The present disclosure relates to borehole logging methods and apparatuses for estimating a density of an earth formation using nuclear radiation, particularly by detecting naturally emitted gamma ray spectra. The method may include estimating a naturally emitted total gamma ray spectra; generating one or more simulated naturally emitted gamma ray spectra; and estimating the density of the earth formation using a comparison between the naturally emitted gamma ray spectra and at least one of the simulated naturally emitted gamma ray spectra. The apparatus may include at least one radiation detector ( 200 ) configured to generate gamma information about an earth formation; and at least one processor ( 142 ) configured to generate at least one simulated naturally emitted gamma ray spectra and to estimate the density of the earth formation using a comparison of the at least one naturally emitted gamma ray spectra with the at least one simulated naturally emitted gamma ray spectra.

Description

DENSITY DERIVED FROM SPECTRA OF NATURAL RADIOACTIVITY FIELD OF THE DISCLOSURE
This disclosure generally relates to borehole logging methods and apparatuses for estimating formation properties using nuclear radiation based measurements.
BACKGROUND OF THE DISCLOSURE
Oil well logging has been known for many years and provides an oil and gas well driller with information about the particular earth formation being drilled. Hydrocarbons are generally contained in reservoirs formed in rock formations with various lithologies. The type of lithology may provide information as to the size and location of hydrocarbon containing reservoirs. Information regarding the type of lithology encountered during exploration and production may provide indications of the location and extent of hydrocarbons in a given earth formation.
Studies of the earth formations indicate the regular occurrence of naturally radioactive elements in various proportions depending on the type of lithology. Commonly, radioactive isotopes of potassium, uranium, and thorium are found in hydrocarbon bearing lithologies. A rigid or non-rigid carrier is often used to convey the nuclear radiation detectors, often as part of a tool or a set of tools, and the carrier may also provide communication channels for sending information up to the surface.
SUMMARY OF THE DISCLOSURE
In aspects, the present disclosure is related to methods and apparatuses for estimating a density an earth formation using naturally emitted nuclear radiation estimates.

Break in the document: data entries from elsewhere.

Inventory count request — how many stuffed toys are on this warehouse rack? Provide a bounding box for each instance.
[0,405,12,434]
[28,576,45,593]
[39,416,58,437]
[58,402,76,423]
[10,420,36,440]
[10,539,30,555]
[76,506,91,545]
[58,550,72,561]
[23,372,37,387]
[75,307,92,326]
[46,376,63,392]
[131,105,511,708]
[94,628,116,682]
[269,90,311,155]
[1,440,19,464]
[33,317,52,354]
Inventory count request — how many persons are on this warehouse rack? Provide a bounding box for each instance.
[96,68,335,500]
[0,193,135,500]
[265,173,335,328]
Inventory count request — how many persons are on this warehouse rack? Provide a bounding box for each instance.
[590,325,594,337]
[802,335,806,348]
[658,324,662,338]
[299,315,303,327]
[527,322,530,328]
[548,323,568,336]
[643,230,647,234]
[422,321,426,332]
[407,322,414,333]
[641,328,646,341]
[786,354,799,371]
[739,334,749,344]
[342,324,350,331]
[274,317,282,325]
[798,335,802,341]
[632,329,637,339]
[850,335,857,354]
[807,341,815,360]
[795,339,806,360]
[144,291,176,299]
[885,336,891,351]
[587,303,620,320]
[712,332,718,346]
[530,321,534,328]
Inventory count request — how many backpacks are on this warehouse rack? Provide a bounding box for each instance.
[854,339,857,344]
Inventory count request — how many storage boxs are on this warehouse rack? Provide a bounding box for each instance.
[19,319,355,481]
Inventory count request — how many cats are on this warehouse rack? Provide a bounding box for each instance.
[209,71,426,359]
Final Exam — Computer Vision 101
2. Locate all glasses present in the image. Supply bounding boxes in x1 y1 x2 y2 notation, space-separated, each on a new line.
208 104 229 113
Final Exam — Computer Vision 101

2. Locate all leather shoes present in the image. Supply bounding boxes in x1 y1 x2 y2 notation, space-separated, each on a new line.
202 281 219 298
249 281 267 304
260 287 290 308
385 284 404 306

One embodiment according to the present disclosure includes a method of estimating a density of an earth formation, comprising: estimating the density of the earth formation using naturally emitted gamma ray spectra obtained by at least one radiation detector on a downhole tool in a borehole penetrating the earth formation.
Another embodiment according to the present disclosure includes an apparatus for estimating a density of an earth formation, comprising: a carrier configured to be conveyed in a borehole penetrating the earth formation; and at least one radiation detector disposed on the carrier and configured to produce a signal indicative of naturally emitted gamma ray spectra; and at least one processor configured to estimate the density of the earth formation using the signal produced by the at least one radiation detector.
Another embodiment according to the present disclosure includes a non- transitory computer-readable medium product having instructions thereon that, when executed, cause at least one processor to perform a method, the method comprising: estimating the density of the earth formation using naturally emitted gamma ray spectra obtained by at least one radiation detector on a downhole tool in a borehole penetrating the earth formation.
Examples of the more important features of the disclosure have been
summarized rather broadly in order that the detailed description thereof that follows may be better understood and in order that the contributions they represent to the art may be appreciated.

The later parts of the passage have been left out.